* _EXERCISE INSTRUCTIONS_
Read through the records. Copy each line that has the word "based".

***** DATA RECORDS *****

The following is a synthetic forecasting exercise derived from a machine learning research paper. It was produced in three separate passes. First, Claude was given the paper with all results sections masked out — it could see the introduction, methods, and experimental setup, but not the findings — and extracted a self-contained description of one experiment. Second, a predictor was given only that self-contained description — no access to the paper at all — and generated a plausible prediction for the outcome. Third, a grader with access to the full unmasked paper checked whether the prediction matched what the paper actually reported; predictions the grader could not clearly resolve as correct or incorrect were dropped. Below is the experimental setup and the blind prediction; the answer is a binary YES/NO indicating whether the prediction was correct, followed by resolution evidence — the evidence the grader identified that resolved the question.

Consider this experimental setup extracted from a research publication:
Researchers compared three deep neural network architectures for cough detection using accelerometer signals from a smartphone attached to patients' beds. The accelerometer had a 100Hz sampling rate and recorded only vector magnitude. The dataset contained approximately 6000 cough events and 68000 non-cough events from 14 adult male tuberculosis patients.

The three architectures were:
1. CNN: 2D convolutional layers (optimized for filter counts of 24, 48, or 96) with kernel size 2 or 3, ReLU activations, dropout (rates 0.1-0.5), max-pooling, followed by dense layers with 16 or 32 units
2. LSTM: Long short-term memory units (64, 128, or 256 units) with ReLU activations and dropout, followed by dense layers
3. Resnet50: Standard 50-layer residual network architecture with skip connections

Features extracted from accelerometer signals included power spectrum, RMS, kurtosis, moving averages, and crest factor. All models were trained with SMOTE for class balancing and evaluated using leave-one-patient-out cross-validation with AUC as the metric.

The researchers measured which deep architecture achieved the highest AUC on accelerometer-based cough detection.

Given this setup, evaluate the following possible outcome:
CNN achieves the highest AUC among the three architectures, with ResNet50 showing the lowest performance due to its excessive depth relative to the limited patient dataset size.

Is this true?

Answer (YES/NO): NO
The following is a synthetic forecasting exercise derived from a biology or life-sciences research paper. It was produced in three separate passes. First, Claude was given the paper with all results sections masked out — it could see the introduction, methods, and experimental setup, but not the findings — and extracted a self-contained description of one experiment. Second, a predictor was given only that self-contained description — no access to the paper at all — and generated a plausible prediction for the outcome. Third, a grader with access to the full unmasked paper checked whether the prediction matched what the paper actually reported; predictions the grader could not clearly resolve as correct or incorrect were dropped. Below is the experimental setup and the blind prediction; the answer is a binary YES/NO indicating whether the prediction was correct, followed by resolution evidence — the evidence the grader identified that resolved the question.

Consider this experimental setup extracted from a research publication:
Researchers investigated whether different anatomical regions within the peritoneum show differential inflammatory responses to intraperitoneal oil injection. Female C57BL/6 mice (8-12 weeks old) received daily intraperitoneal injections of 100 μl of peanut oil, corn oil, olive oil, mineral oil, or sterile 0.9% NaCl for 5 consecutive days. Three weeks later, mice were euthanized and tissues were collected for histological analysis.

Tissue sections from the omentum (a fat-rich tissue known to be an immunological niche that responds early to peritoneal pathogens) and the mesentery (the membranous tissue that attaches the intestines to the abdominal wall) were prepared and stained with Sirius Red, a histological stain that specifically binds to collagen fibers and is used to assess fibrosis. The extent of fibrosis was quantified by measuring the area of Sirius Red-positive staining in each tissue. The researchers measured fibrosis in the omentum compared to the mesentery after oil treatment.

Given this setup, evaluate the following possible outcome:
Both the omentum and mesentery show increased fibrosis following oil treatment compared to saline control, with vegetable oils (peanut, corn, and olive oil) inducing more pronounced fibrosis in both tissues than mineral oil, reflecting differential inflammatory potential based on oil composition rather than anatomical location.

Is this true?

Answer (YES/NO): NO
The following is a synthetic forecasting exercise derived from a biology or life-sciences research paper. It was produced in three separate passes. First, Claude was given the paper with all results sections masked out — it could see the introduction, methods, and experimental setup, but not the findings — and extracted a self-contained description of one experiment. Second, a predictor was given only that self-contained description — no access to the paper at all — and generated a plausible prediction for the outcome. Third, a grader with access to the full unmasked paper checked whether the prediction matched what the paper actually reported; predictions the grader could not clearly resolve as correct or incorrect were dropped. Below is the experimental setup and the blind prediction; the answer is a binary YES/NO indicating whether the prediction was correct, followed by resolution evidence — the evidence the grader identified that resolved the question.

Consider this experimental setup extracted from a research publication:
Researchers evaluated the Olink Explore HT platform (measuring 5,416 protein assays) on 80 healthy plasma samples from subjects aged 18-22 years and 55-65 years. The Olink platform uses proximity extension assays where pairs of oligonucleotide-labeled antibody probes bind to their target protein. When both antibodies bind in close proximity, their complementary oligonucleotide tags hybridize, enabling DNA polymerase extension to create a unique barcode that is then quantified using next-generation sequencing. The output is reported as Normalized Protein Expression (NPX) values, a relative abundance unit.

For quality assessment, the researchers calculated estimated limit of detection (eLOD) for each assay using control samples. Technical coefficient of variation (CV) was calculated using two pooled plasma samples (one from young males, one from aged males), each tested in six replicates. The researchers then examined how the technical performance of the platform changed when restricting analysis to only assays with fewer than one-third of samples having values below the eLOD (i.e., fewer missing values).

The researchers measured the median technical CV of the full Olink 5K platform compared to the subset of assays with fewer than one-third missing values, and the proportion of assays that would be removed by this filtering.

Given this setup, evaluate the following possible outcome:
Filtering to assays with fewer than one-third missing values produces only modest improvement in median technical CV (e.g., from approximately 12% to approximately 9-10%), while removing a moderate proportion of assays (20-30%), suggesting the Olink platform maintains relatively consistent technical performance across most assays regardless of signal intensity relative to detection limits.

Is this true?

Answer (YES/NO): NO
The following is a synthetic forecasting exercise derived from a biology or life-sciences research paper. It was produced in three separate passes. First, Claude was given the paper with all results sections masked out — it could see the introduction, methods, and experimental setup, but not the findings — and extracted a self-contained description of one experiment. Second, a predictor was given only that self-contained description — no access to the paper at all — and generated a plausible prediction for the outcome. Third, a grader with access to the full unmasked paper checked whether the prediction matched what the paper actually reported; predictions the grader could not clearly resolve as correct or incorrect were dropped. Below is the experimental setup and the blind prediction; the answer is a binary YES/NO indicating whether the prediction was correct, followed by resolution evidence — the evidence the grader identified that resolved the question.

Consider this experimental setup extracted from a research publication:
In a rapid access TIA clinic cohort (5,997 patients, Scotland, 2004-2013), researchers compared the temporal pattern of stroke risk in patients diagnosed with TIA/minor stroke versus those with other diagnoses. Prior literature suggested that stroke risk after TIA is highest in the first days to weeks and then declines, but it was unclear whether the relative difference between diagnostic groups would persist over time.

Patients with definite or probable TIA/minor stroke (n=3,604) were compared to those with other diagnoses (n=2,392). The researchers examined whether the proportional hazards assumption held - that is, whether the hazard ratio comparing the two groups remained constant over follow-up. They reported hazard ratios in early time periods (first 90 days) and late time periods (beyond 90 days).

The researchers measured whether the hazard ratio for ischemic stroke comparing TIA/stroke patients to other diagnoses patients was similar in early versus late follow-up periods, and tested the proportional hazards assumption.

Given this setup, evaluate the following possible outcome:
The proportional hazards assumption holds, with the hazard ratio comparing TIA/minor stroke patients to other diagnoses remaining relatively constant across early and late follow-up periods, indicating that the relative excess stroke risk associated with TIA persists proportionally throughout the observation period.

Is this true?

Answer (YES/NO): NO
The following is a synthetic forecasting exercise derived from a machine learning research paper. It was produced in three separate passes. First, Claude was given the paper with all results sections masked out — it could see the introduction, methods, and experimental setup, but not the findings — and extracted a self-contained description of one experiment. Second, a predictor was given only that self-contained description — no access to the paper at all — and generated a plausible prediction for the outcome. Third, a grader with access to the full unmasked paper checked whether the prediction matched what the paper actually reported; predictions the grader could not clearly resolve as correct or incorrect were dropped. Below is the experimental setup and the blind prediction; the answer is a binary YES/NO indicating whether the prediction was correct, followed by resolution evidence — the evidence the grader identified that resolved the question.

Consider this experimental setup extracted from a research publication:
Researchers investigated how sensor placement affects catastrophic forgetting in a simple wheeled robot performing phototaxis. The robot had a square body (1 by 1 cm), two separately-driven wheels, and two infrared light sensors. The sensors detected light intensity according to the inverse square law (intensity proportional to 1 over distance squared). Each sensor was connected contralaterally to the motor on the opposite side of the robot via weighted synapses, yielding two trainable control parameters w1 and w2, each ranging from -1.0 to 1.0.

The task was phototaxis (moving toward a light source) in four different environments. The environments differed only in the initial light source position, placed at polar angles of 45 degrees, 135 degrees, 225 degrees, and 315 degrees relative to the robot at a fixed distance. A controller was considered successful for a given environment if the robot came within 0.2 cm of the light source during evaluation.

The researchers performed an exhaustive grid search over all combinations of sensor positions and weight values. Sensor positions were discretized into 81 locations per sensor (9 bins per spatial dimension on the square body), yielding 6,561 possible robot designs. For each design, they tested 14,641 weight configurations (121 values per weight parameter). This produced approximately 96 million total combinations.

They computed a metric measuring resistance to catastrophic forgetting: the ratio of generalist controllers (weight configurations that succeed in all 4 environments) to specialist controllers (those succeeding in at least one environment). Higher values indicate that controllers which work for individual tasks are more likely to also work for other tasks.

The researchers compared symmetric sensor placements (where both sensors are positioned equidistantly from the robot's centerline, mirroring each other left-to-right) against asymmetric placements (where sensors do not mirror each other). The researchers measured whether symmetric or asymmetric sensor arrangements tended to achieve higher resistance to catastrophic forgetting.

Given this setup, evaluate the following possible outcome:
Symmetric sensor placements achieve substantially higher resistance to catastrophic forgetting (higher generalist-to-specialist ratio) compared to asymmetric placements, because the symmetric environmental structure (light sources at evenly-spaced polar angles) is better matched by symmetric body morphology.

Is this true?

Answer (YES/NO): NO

*****
***** DATA RECORDS *****

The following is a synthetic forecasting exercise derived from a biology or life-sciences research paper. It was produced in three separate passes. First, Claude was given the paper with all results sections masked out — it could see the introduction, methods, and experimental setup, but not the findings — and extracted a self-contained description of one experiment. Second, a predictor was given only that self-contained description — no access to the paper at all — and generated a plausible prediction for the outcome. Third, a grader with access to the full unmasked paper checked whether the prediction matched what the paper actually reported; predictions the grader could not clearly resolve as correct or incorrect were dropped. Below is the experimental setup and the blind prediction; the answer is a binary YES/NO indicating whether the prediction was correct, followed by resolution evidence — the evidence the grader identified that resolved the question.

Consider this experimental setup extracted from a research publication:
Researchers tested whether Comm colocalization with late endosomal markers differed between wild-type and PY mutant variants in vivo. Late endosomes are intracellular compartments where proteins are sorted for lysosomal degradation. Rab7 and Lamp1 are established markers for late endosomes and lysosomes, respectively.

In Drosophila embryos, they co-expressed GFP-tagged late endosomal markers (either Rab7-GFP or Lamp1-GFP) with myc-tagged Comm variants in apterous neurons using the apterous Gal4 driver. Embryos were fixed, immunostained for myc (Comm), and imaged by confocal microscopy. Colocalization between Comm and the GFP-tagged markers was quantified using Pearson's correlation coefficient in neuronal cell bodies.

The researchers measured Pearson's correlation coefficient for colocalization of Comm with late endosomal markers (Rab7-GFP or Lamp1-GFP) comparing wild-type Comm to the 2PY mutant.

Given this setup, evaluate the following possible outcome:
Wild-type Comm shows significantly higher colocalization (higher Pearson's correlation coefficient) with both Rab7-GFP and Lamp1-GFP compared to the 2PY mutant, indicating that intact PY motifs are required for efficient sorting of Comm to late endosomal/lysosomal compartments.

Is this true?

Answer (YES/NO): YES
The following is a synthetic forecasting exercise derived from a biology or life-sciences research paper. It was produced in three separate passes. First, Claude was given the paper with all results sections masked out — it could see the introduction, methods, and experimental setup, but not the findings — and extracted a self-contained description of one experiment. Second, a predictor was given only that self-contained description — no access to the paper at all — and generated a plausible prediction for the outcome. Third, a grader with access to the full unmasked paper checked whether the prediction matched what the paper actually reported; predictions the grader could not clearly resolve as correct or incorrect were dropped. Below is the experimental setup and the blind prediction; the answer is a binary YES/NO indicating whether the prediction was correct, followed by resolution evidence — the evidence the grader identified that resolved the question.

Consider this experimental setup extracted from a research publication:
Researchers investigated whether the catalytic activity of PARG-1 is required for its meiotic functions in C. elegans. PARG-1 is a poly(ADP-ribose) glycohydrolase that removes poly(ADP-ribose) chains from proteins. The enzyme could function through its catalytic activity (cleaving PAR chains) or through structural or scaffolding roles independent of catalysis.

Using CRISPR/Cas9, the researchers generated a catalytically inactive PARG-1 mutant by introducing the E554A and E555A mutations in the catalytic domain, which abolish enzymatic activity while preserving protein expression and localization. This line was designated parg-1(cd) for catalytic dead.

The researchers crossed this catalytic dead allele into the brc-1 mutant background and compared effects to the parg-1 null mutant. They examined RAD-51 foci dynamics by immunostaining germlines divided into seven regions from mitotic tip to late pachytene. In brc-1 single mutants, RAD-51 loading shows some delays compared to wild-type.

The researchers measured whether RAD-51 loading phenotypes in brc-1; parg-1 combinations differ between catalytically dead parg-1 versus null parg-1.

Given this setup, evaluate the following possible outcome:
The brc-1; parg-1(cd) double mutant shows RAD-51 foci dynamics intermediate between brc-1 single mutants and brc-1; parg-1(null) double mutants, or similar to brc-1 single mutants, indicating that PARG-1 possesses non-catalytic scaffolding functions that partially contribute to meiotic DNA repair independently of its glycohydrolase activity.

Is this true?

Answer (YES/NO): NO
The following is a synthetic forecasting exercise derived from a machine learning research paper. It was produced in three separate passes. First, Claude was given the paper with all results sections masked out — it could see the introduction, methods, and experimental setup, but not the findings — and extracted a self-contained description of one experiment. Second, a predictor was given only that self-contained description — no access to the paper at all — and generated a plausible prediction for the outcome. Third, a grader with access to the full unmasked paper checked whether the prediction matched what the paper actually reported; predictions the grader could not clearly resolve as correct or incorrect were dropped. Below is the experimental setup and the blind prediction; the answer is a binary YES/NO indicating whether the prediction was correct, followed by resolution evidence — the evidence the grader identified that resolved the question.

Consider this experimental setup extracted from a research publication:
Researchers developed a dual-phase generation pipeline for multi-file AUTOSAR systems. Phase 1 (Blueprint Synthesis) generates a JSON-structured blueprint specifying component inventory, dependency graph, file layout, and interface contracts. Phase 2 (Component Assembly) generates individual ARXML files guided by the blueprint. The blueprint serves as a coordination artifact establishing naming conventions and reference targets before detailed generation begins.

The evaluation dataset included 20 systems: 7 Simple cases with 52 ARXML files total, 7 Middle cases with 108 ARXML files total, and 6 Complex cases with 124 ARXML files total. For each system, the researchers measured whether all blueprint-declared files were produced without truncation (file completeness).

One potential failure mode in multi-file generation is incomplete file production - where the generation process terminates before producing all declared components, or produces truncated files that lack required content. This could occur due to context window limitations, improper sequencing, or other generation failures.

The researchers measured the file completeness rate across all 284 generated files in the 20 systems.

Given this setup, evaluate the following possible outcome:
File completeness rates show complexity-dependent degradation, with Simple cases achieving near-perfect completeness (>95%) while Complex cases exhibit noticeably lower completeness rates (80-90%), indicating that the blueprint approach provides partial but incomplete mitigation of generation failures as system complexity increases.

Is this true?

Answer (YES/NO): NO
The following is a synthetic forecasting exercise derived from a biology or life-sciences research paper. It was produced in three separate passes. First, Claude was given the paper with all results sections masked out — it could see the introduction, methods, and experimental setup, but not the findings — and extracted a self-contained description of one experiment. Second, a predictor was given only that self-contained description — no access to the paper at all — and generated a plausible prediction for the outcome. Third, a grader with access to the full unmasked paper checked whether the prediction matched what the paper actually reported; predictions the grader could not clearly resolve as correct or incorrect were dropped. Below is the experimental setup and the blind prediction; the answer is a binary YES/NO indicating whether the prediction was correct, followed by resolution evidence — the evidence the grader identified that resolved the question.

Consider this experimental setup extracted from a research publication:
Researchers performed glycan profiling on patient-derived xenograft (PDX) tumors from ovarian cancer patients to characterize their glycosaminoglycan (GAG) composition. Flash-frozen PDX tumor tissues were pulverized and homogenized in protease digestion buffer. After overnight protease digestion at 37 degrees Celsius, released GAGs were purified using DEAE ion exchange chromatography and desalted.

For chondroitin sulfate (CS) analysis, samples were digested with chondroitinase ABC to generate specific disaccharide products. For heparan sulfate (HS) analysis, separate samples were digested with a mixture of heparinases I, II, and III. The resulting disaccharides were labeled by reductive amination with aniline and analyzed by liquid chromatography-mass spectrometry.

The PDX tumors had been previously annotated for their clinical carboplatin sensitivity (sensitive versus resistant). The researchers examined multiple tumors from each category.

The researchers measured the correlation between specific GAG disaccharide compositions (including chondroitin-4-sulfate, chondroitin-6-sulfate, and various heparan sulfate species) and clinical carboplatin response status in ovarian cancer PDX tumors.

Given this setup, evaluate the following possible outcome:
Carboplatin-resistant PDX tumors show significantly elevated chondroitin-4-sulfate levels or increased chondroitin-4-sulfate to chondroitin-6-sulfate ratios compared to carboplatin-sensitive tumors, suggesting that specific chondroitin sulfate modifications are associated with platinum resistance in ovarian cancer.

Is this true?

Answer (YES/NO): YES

*****

* _TASK SOLUTION_
The researchers measured which deep architecture achieved the highest AUC on accelerometer-based cough detection.
Both the omentum and mesentery show increased fibrosis following oil treatment compared to saline control, with vegetable oils (peanut, corn, and olive oil) inducing more pronounced fibrosis in both tissues than mineral oil, reflecting differential inflammatory potential based on oil composition rather than anatomical location.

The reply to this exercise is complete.